I was recently asked by a customer how to guarantee alignment of CLR data on 16-byte boundaries. They needed this capability to interoperate with code that uses SSE vector instructions to manipulate the data (which require 16-byte alignment). The bad news is that there’s no real good way of doing this. That is, there isn’t any “align at N bytes” feature for the CLR in which type layout and stack and heap allocation cooperate. The good news is that you can fake it.
(I spoke about alignment with respect to atomic cmpxchg8b instructions previously, right here, for those interested in reading about that too.)

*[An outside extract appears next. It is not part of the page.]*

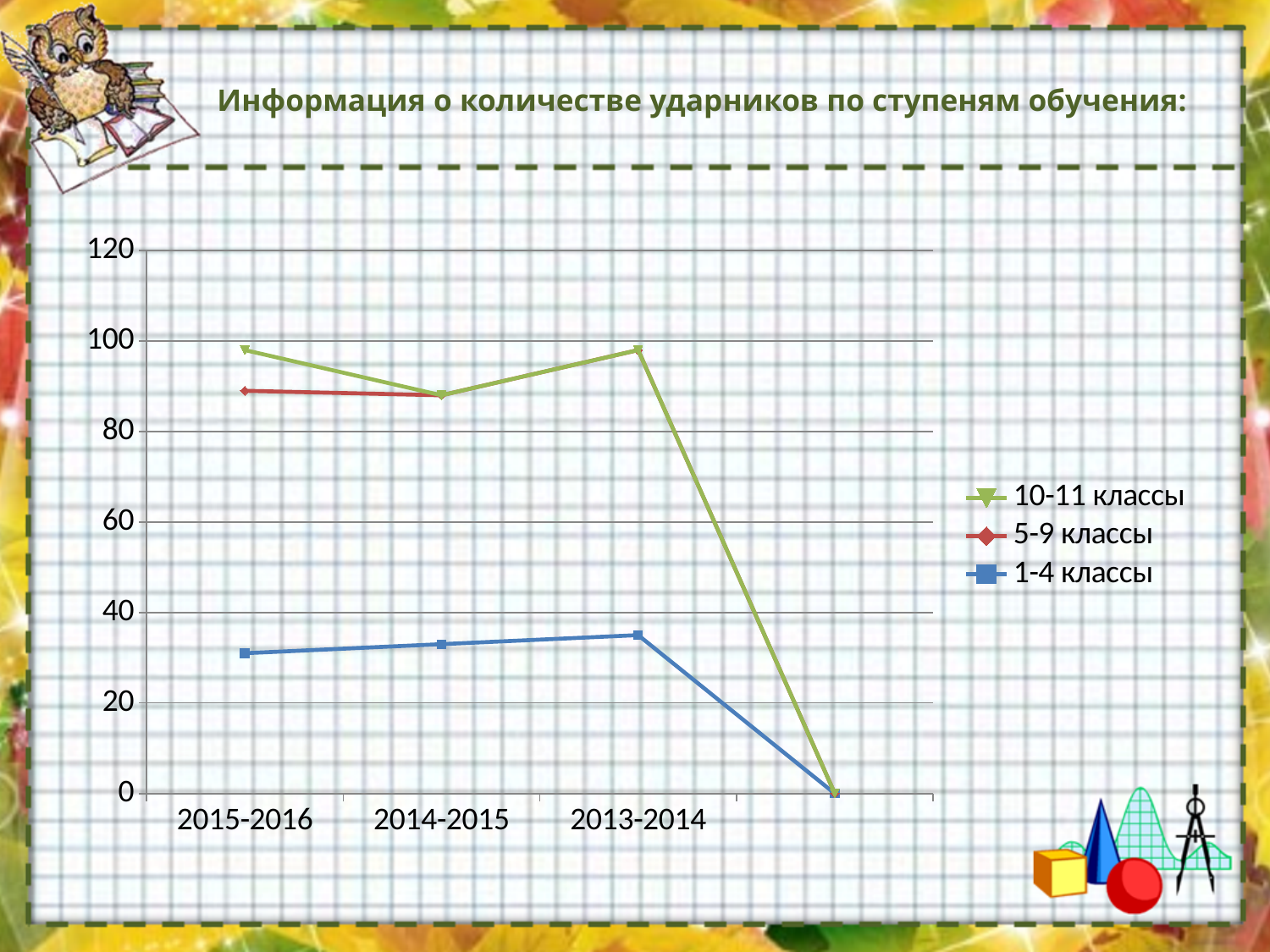
What kind of chart is shown on the slide? line chart What is the title of the chart? Информация о количестве ударников по ступеням обучения: Is the value for 1-4 классы in 2015-2016 greater or less than 40? less Does the line for 1-4 классы rise or fall from 2015-2016 to 2013-2014? rise How many series does the legend list? 3 Which series is drawn in blue? 1-4 классы Is the value for 1-4 классы in 2013-2014 greater or less than 40? less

The details of how to go about ensuring 16-byte alignment depend on whether you allocate your data on the stack or the GC heap. For illustration purposes, imagine we’re dealing with an array of float32[]’s. We’d like to ensure the beginning lies on a 16-byte boundary:
float [] a0 = new float[N]; // GC-allocated array of N floats
float * a1 = stackalloc float[N]; // stack-allocated array of N floats
If you use the former, GC allocation (1), you’re going to have a really tough time. The GC moves objects around on you as it performs compactions, and only aligns the 1st element of the array on a 4-byte boundary. So even if you manage to get your object allocated on a 16-byte boundary (by chance), it is apt to move during a subsequent GC.
To solve this problem, you’d have to pin the object. Pinning causes GC fragmentation, so I really encourage you to avoid this approach and go with stack allocation, (2), if you can afford it. A float[] on the stack is similarly aligned to begin at a 4-byte boundary, but, unlike (1), it will subsequently not move around. Of course stack allocation is often impossible, or difficult, if you are writing a reusable library that may be called in an unknown context (where the caller may have very little stack left). This is a tradeoff you would have to make. If the pinning is very short lived, i.e. the duration of a single function call, it might be tolerable for you, a la P/Invoke.
Regardless of whether you choose (1) with pinning or (2) by itself, you’ve now got a stable address. And you can use the stable address to calculate the next 16-byte element in the array from the base address, and then use that as the start of the array. You will need some extra padding at the end for the worst case, which is base + 3, meaning at most 12 bytes, so you need to allocate 3 extra floats in the array. Here’s an example:
void * AlignUp(void * p, ulong alignBytes)
{
ulong addr = new UIntPtr(p).ToUInt64();
alignBytes -= 1; // adjust pointer for arithmetic
if (((1<<(IntPtr.Size\*4 - 1)) - alignBytes) <= addr) {
throw new Exception("overflow");
}
ulong newAddr = (addr + alignBytes) & ~alignBytes;
return new UIntPtr(newAddr).ToPointer();
}
...
float * p = stackalloc float[N + 3];
p = (float *)AlignUp(p, 16);
... use p ...
Note that if you were to use an array of doubles instead, you’d have some challenges. That’s because a 8-byte value on the 32-bit CLR is only 4-byte aligned, and therefore you can end up with a situation where the next 16-byte granularity is in the middle of a single element. For example, 12 + 8 = 20 byte, +8 = 28 byte, +8 = 36 byte, and so on. None of these are 16-byte aligned. Not that it really matters, so long as you allocate enough memory, but you will need to do some casting of the array reference, as shown in the above code, to do the arithmetic.
Note also that there’s a StructLayout attribute that allows you to specify alignment, through its padding field, but sadly this doesn’t impact the GC’s heap or the JIT’s stack alignment, and so it’s useless for our purposes. Though the relative alignment _within _the data structure will be correct, the absolute alignment is not guaranteed to be so.
OK, so I know all of this isn’t pretty. But it works.